そしてアリシアはそれ以来、叔父である国王から、ことあるごとに問題の解決を命じられるようになった。
『王都の孤児院が、孤児が増えたことによる人手不足をうるさく訴えかけてくる。アリシアよ、今回も金と人手を使わずに、シスターどもを黙らせて来い』
『陛下。そのような問題については、一時凌ぎをしたところで解決には至りません。まずは人員の補充や、孤児を出さない根本的な解決を……』
『お前に動く気がないと言うのであれば、国からもこれ以上やることはないな。これでも諸外国に向けて説明がつく程度の、最低限の支援はしているのだから』
『!』
叔父はふんと鼻を鳴らし、アリシアを脅すように笑う。アリシアは俯いて、叔父に従った。
『……かしこまりました、国王陛下。それでは私自身が当面のお手伝いをすると共に、栄養価の高い作物の育て方をお伝えして参ります』
『最初から素直にそうやって動けばいいのだ。お前を王室の人間として生かしてやっている、その理由を忘れるな。――とはいえ』
叔父はそのとき、たったひとつを約束してくれたのだ。
『いつかこの国が世界に認められる大国となった暁には、国内のことにもう少し目を向けてやっても良いだろう』
『本当、ですか?』
『もちろんだとも』
(……なんて、いままで何度も裏切られたのだから信じることは出来ないわ。国内をないがしろにして、他国と渡り合える国なんて作れないのに……だけど、ここで叔父さまの怒りを買って、いま救えるはずの人を救えなくなることは避けたい……)
アリシアはそれから、叔父からの命令を果たして国民を救うために、自分が持つ知識をすべて使い始めた。
(叔父さまに何も期待しては駄目。

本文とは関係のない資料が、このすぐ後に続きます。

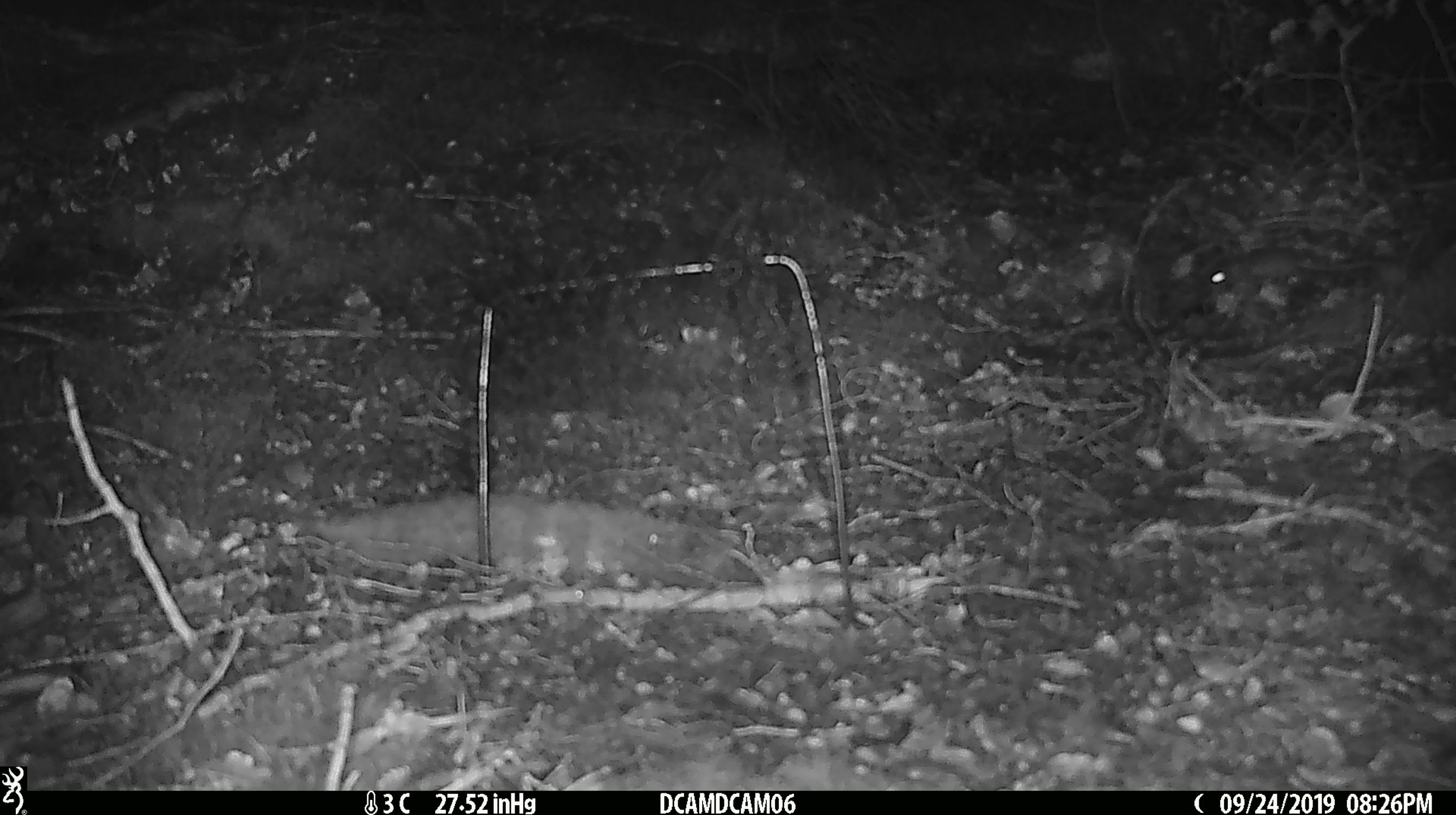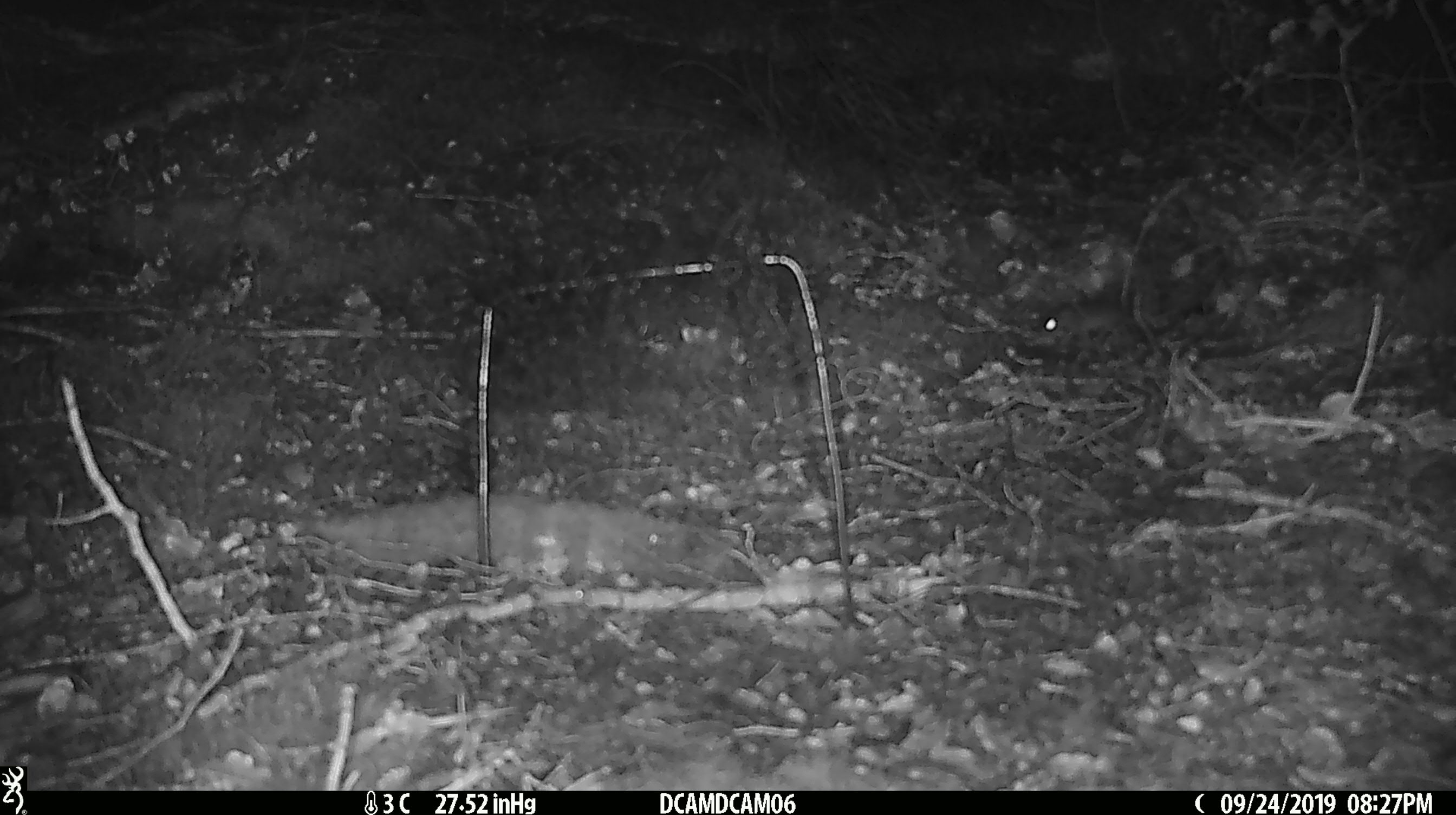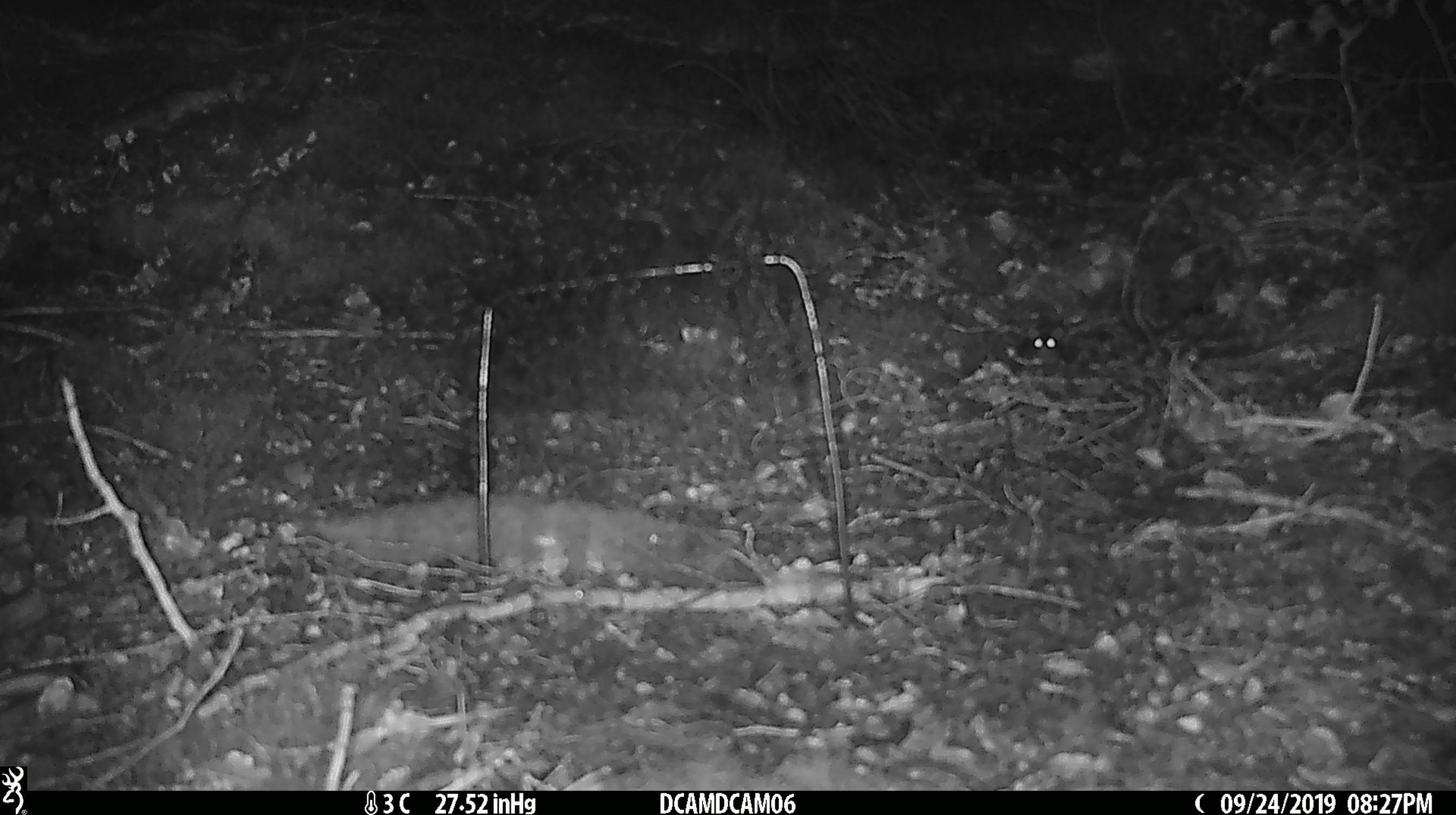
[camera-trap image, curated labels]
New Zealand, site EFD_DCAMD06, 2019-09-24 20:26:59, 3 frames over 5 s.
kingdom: Animalia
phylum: Chordata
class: Mammalia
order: Rodentia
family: Muridae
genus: Mus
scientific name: Mus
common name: mouse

いつか『そのとき』が来るまで、私の手が届く範囲だけでもどうにかしなきゃ。大丈夫、国民が幸せになればなるほど、国は強くなるのだから)
とはいえそのことはアリシアにとっても、本で読んだだけの知識に過ぎないのだ。だからこそ実現するために、無我夢中で頑張った。
それでも正妃の怒りを買えば、知識を書き溜めた紙片を奪われて燃やされたり、お仕置きと称して何日も閉じ込められることもある。
(学んだことはすべて暗記しないと、王妃さまによって奪われてしまう。……何がなんでも記憶に焼き付ける……よーし、頑張るわ!)
アリシアは必死に暗記方法を習得し、部屋から出られない時は筋力を鍛えるなど、その時間も有効活用することにした。